Io difendo Ambrogio perchè Ambrogio difende me – di Roberto Dal Bosco

Fu Penelope, una ragazza greca, a mostrarmelo per la prima volta.

In realtà mi porse una cartolina. La foto di un mosaico: un uomo dell’antichità, con la barba i baffi e i capelli corti. Un volto semplice, immerso in paramenti che invece parevan importanti.

Sopra questa figura c’era scritto solo «AMBROSIVS».

«È Ambrogio. È il protettore di Milano. Tenete questa foto con voi».

Ciò accadeva, a Milano, quasi una ventina di anni fa. Per me, più di un’era geologica. Un altro pianeta, un’altra vita.

Si era, appunto, nei giorni di Sant’Ambrogio. Vivevo a Milano da un anno ma io mai avevo sentito il bisogno di sapere chi fosse Ambrogio.

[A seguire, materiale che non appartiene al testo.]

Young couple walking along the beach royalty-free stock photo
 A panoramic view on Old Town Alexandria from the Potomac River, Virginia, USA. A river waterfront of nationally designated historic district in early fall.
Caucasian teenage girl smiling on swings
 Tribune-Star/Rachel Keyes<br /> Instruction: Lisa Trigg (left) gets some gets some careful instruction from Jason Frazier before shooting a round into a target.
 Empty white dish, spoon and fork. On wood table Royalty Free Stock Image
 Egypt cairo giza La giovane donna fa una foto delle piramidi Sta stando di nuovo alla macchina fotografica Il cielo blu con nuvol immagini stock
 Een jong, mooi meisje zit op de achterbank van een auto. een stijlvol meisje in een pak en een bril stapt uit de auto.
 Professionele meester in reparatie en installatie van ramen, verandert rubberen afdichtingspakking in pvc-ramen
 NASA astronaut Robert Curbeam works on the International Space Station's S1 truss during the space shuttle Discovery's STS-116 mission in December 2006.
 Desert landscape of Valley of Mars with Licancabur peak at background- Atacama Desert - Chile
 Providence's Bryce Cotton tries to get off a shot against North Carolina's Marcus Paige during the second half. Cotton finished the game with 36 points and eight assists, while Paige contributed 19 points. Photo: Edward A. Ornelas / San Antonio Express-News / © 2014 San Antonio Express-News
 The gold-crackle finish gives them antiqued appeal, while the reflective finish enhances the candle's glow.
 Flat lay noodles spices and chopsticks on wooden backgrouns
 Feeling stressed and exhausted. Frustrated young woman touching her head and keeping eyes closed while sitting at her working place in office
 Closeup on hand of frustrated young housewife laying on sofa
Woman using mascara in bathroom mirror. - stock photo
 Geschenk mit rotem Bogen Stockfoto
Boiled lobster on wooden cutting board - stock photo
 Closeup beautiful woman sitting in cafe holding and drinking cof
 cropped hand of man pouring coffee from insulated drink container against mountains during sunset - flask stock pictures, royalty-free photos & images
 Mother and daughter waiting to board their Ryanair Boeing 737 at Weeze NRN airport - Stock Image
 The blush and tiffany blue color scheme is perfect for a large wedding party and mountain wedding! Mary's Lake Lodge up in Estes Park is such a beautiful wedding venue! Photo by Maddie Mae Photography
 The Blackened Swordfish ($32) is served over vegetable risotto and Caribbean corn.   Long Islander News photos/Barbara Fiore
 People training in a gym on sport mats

Mai avevo avvertito la necessità di guardarlo in faccia.

Del resto, una faccia non poteva averla. Sant’Ambrogio era una festa, non una persona.

Eppure, pure in quella passata incarnazione del mio essere in cui la Fede era remota, avevo compreso che il gesto di Penelope aveva un valore inusuale.

Non mi aveva passato un disco (allora c’erano) e neppure un libro (di quelli che non leggi e non restituisci).

Sentivo che voleva trasmettermi qualcosa di speciale. Quasi un oggetto magico, un talismano: all’epoca le mie categorie cerebrali erano quelle.

Penelope aveva studiato negli anni Novanta con quella che allora era la mia fidanzata, una ragazza tedesco-americana.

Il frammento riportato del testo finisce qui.